| To do |
Return the entries running from the line containing "In the image" through the line containing "3. the man's arm at pixel 329 97", both included, copied line for line without any change.

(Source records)
════════
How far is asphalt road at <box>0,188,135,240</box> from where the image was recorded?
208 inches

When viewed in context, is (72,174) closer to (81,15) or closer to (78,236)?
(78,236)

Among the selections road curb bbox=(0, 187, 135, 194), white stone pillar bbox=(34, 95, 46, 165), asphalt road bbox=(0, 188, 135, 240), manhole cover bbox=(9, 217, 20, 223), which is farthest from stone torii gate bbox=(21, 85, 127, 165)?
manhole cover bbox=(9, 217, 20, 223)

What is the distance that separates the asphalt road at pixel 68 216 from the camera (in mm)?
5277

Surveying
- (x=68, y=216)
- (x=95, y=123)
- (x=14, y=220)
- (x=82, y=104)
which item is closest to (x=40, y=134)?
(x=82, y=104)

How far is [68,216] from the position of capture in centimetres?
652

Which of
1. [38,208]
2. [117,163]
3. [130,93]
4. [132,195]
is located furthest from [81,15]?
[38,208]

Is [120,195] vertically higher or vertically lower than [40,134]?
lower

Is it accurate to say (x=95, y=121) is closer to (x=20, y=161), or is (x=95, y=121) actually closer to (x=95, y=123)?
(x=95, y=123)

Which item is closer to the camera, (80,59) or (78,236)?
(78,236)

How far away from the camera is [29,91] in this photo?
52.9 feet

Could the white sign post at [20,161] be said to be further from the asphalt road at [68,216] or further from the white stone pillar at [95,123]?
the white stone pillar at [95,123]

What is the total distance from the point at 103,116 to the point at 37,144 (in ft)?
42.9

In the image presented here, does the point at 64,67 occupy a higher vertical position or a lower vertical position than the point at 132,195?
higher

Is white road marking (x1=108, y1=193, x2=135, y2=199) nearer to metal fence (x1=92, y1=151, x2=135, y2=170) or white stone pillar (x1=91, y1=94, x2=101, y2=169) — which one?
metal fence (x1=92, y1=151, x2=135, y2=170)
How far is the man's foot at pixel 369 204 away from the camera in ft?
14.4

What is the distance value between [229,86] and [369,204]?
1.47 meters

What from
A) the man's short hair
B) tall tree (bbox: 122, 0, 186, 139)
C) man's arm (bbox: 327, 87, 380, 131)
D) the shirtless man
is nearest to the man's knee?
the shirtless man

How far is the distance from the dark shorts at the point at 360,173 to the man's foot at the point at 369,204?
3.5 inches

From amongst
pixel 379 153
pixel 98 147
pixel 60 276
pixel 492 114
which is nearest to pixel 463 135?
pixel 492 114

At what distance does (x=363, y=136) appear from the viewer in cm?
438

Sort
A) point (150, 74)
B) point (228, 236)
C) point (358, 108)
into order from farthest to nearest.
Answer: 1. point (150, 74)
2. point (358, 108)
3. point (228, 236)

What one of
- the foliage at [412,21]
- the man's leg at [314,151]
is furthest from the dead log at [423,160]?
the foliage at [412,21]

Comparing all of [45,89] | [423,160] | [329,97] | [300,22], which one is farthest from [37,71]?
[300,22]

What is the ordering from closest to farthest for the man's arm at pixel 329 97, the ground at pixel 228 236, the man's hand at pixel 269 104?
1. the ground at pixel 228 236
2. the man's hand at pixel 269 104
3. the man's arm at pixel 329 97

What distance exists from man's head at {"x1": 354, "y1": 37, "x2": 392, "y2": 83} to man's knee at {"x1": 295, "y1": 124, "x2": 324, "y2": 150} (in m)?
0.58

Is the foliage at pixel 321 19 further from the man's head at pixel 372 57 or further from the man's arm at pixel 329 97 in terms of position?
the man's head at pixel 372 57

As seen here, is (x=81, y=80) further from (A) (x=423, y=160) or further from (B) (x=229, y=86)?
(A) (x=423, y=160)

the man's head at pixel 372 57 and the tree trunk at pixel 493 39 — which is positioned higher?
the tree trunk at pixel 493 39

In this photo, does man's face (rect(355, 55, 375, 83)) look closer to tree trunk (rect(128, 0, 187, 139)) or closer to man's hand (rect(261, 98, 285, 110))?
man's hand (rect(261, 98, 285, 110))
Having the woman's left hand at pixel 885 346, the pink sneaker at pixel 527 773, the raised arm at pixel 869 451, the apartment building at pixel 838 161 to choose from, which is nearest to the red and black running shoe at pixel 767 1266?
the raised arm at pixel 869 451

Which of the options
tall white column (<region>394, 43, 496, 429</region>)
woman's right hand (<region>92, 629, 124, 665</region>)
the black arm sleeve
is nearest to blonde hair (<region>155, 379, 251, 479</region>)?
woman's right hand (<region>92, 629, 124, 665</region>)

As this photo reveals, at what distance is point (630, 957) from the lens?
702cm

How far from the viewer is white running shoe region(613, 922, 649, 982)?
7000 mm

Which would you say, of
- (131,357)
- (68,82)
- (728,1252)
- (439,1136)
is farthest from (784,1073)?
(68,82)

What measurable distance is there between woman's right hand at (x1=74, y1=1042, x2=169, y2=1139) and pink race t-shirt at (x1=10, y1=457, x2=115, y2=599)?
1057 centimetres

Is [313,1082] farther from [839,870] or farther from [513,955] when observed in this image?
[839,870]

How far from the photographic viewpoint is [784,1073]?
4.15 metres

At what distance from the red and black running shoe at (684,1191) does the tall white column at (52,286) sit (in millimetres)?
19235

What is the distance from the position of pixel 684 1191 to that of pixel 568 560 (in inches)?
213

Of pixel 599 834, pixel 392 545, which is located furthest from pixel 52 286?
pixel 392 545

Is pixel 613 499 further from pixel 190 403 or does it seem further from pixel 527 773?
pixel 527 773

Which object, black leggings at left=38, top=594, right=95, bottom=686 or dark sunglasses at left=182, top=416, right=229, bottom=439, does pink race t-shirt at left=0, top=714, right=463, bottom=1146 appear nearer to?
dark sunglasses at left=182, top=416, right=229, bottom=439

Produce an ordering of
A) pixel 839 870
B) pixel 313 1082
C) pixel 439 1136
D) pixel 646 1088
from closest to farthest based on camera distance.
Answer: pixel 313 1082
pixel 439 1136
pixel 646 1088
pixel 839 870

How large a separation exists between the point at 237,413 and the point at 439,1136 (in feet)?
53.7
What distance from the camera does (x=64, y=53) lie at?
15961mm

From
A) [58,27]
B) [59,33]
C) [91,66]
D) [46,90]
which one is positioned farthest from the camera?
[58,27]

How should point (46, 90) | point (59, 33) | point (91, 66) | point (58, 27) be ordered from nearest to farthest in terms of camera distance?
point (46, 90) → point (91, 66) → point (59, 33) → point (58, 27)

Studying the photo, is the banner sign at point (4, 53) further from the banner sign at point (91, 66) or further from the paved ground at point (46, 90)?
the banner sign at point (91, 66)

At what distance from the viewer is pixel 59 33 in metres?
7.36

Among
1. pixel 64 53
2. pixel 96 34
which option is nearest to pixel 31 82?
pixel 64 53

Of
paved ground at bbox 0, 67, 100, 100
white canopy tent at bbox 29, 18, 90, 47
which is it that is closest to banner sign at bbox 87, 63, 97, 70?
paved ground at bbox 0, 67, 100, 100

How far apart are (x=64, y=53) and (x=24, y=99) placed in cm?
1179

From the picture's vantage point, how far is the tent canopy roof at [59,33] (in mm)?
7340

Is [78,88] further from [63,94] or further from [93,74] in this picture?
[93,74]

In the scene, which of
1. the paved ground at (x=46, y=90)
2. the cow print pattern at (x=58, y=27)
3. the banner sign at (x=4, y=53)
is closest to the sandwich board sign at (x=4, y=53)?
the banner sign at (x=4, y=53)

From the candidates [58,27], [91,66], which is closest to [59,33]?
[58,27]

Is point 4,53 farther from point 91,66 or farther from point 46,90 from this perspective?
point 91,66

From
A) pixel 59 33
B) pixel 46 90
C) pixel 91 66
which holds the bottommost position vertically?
════════
| Reply |
In the image presented here, does the point at 64,67 occupy a higher vertical position or a lower vertical position than the point at 132,195?
higher

Is white road marking (x1=108, y1=193, x2=135, y2=199) nearer to metal fence (x1=92, y1=151, x2=135, y2=170) or white stone pillar (x1=91, y1=94, x2=101, y2=169) — which one?
metal fence (x1=92, y1=151, x2=135, y2=170)
How far is the man's foot at pixel 369 204 away from the camera in ft?
14.4

What is the distance value between [229,86] and [369,204]?
1.47 meters

What from
A) the man's short hair
B) tall tree (bbox: 122, 0, 186, 139)
C) man's arm (bbox: 327, 87, 380, 131)
D) the shirtless man
is nearest to the man's knee?
the shirtless man

How far is the distance from the dark shorts at the point at 360,173 to the man's foot at the point at 369,204?
3.5 inches

From amongst
pixel 379 153
pixel 98 147
pixel 60 276
pixel 492 114
which is nearest to pixel 463 135?
pixel 492 114

At what distance does (x=363, y=136) appear from the viewer in cm?
438

Sort
A) point (150, 74)
B) point (228, 236)
C) point (358, 108)
into order from farthest to nearest.
Answer: 1. point (150, 74)
2. point (358, 108)
3. point (228, 236)

What one of
- the foliage at [412,21]
- the man's leg at [314,151]
is furthest from the dead log at [423,160]?
the foliage at [412,21]

Comparing all of [45,89] | [423,160] | [329,97] | [300,22], which one is farthest from [37,71]?
[300,22]

What is the ordering from closest to farthest for the man's arm at pixel 329 97, the ground at pixel 228 236, the man's hand at pixel 269 104?
1. the ground at pixel 228 236
2. the man's hand at pixel 269 104
3. the man's arm at pixel 329 97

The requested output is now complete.